> _Petunjuk Latihan_
Menurut teks sumber tentang Wayang Kulit, apa yang kini tampak dilakukan kesenian tersebut?

Kesenian Wayang Kulit
yang
Mulai Tidak Tampak Eksistensinya
Oleh
: Paulus Eko Harsanto
Salah
satu seni-budaya warisan nenek moyang kita yang dulu sangat populer dan
dinanti-nanti kehadirannya oleh masyarakat baik di wilayah pedesaan maupun perkotaan:
kesenian Wayang Kulit kini tampak berjuang keras mempertahankan eksistensinya.

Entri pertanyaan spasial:
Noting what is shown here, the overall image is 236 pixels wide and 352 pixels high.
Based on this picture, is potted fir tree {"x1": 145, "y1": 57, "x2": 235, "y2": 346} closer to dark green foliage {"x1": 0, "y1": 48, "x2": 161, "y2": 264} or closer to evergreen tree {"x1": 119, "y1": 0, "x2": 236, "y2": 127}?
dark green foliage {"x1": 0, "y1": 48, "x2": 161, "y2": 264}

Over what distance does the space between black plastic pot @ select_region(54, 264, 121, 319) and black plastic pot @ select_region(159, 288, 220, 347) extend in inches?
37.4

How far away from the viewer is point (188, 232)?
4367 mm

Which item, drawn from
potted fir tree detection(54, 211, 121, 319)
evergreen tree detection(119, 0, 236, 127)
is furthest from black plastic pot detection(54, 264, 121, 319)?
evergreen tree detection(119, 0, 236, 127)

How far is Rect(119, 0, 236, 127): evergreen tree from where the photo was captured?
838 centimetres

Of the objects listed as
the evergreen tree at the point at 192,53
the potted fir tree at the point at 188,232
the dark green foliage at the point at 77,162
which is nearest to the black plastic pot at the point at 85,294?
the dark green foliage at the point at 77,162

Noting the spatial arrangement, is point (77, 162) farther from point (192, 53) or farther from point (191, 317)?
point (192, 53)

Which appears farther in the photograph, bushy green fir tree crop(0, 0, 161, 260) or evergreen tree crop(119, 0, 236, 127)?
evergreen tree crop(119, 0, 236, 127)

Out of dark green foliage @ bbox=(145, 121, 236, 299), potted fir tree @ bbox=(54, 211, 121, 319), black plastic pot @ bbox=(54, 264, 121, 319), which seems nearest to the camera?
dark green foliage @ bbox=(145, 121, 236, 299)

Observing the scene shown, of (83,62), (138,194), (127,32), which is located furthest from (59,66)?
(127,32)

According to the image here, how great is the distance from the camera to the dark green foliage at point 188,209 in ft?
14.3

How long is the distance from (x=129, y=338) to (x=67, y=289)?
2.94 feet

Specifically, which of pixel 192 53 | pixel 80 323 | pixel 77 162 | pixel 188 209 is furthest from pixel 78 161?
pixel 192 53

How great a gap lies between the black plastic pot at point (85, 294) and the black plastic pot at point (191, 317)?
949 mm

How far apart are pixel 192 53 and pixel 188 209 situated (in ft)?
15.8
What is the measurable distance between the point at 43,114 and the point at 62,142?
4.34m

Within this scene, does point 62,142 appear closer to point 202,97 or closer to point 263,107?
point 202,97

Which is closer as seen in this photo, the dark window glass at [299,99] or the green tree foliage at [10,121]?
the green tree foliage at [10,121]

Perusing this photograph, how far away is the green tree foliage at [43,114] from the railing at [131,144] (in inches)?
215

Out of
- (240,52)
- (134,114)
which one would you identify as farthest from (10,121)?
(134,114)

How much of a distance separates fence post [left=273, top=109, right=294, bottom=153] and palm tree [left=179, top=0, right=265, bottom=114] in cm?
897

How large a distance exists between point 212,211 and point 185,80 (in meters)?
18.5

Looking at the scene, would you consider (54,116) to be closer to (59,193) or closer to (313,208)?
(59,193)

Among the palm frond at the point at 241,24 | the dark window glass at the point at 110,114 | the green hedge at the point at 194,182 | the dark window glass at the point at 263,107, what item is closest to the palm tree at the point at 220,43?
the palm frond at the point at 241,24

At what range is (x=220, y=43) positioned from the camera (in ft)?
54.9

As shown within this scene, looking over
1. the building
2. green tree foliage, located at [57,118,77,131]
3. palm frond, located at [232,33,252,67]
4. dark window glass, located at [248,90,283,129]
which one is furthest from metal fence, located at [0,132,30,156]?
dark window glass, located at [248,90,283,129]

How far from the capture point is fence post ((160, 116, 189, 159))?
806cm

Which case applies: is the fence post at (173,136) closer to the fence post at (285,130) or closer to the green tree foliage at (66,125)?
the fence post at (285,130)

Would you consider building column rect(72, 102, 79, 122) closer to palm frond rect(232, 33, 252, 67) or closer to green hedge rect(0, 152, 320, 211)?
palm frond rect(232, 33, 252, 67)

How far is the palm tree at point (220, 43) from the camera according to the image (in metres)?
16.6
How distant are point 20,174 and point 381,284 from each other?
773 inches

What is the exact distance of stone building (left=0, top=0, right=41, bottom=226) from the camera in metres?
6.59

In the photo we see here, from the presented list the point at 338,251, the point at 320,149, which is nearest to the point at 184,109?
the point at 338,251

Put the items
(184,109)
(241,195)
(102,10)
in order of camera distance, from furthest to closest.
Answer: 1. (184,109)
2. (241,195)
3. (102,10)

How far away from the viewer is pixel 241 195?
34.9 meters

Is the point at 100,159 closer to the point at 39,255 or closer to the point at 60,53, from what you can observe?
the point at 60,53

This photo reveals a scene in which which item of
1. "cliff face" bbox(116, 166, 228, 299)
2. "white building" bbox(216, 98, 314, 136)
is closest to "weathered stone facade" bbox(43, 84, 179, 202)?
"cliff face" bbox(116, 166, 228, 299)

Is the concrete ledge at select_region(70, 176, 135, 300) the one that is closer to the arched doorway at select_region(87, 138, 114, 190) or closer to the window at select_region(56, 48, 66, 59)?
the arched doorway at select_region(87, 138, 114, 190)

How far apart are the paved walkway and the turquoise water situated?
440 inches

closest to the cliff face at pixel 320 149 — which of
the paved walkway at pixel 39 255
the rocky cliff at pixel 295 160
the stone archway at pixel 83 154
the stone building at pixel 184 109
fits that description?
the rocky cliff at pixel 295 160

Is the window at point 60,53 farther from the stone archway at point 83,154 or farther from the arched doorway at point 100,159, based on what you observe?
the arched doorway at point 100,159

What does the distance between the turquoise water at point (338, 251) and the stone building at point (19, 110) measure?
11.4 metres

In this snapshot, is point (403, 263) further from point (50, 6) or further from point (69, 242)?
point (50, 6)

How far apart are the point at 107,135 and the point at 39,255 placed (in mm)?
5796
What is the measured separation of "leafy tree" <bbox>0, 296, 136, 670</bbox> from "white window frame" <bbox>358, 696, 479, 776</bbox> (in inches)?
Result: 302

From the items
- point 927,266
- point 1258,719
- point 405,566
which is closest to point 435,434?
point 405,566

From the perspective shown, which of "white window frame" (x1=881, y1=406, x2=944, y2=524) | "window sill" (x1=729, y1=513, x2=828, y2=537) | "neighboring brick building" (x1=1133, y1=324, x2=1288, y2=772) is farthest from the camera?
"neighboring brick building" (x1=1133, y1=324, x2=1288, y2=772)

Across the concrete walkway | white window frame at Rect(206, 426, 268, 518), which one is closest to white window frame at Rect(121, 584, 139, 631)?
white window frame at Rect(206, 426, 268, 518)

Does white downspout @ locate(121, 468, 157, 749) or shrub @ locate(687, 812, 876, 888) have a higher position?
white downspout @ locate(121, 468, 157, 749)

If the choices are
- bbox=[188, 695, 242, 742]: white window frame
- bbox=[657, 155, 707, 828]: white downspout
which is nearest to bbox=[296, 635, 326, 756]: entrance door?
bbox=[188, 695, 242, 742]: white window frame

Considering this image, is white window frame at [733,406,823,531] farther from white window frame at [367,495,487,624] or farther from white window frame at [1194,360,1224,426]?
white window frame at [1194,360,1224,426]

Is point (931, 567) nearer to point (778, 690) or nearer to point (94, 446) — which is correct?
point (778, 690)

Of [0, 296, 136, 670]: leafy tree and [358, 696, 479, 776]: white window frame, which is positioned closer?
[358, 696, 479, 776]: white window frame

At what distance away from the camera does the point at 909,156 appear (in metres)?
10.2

> _Hasil Latihan_
Kesenian Wayang Kulit kini tampak berjuang keras mempertahankan eksistensinya.